Случается, что иные злодеи являются обокрасть дом, а в это время хозяин с кем-либо долго разговаривает; злодеи не начинают своего дела до тех пор, пока не услышат, что умолк разговор. Продлись он всю ночь — всю ночь и простояли бы они, опасаясь приняться за свое злодейское дело. Так и ты, если хочешь, чтобы враги отходили от тебя без дела, не прекращай беседы своей к Богу:
Иной скажет: вот я и молюсь, а страсти все же одолевают меня. Молитва молитве — рознь. Настоящая молитва никогда не даст в обиду; напротив, если по невниманию иногда в душе и раздражатся страсти, то прибегни только к молитве и совершай это дело как должно, — тотчас улягутся воздвигнутые недобрые движения. Хоть и не тотчас это последует, особенно когда страсти восстают по нашей вине, но всячески они не устоят. Молитва никак не допустит, чтобы занятый ею был одолен ими. Если же с кем и случится что-либо подобное, то верно оттого, что у него тогда молился язык, а душа лукаво посматривала на страстное. Тут уж не было молитвы, а одна форма ее.
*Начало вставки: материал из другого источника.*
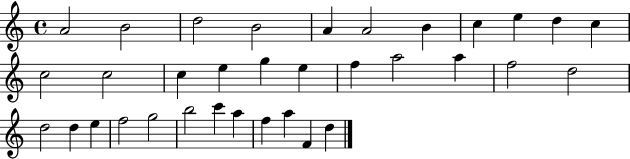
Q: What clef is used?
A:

Настоящая молитва, по словам святого Иоанна Колова, вот на что похожа. Сижу я, говорит он, под деревом и вижу, что издали подходят звери. Не имея сил бороться с ними, я взлезаю на дерево. Подойдут звери, постоят-постоят и отойдут. Это взлезание на дерево есть предание себя молитве в часы приближения страстных искушений.
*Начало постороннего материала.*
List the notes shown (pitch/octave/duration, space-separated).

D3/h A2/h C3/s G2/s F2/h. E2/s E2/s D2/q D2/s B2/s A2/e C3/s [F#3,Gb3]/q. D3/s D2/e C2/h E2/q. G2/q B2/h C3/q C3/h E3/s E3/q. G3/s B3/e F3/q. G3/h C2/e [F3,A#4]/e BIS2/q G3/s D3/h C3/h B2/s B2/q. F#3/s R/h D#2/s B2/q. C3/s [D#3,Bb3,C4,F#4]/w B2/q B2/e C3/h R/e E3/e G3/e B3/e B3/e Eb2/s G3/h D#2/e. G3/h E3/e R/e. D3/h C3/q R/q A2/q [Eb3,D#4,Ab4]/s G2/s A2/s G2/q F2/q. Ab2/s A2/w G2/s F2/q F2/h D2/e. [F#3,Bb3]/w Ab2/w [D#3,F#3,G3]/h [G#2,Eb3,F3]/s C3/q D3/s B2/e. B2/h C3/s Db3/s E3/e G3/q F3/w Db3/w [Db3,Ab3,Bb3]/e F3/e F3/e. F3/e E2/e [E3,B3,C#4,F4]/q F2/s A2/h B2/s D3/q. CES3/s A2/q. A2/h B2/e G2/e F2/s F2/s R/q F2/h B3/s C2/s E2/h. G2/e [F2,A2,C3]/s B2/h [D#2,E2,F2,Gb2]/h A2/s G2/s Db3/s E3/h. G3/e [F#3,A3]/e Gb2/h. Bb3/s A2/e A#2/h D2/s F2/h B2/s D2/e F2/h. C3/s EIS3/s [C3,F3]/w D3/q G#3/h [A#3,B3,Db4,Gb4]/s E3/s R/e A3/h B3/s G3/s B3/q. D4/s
Молящийся то же, что птица, высоко парящая в воздухе. Ни сетью ее не поймаешь, ни стрелою не достанешь. Но когда она, заметив лакомые зернышки, слетит сверху и станет клевать их, тут и в сеть впутаться может, и подстрелить ее удобно. Так и молящийся неуловим для врагов, ибо высоко возносит его дух молитвенный. Но если он, оставив горнее, ниспадет на дольнее и начнет соуслаждаться то тем, то другим, то немудрено, что уловят его и увлекут на непотребные дела. А кто виноват? Не оставлял бы молитвы, так она и не допустила бы до падения.
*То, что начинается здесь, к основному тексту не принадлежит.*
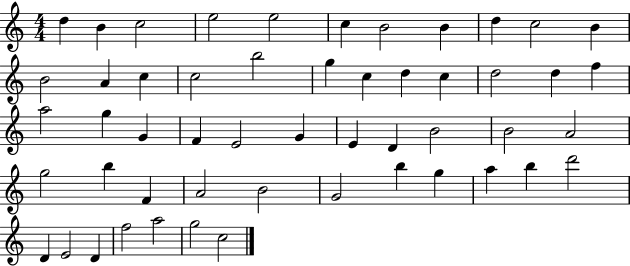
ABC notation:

В чем тут опора доброму нравственному настроению? — В помышлении о судах Божиих над грешниками, отступающими от оправданий Божиих. Когда искушает враг, то внушает, что грех — ничего: Бог милостив, не взыщет. Это он внушает даже ревнителям добродетели, расслабляя таким образом решение их быть всегда верными исполнителями святых заповедей Господних. Чтобы рассеять такое внушение, пророк и сам приводит, и другим советует приводить на память, как Бог карал и посрамлял тех, которые зазнавались и не хотели знать заповедей Его. Действительно, Бог многомилостив, и многомилостив до того, что если смотреть на одни Его милования грешников, то может показаться, что Он как будто поблажает греху. Чтобы не блазнило388
кого-либо такое неправедное помышление, Бог Сам чрез того же пророка учит, чтоб из милостей Его не заключали о поблажке греху. «Я молчал, говорит Он грешнику, и не наказывал тебя, ожидая твоего обращения; а ты подумал, что Я подобен тебе, что поблажаю греху; нет, обличу тебя, и тебе самому представлю пред очи, сколько ненавистен Мне грех»389.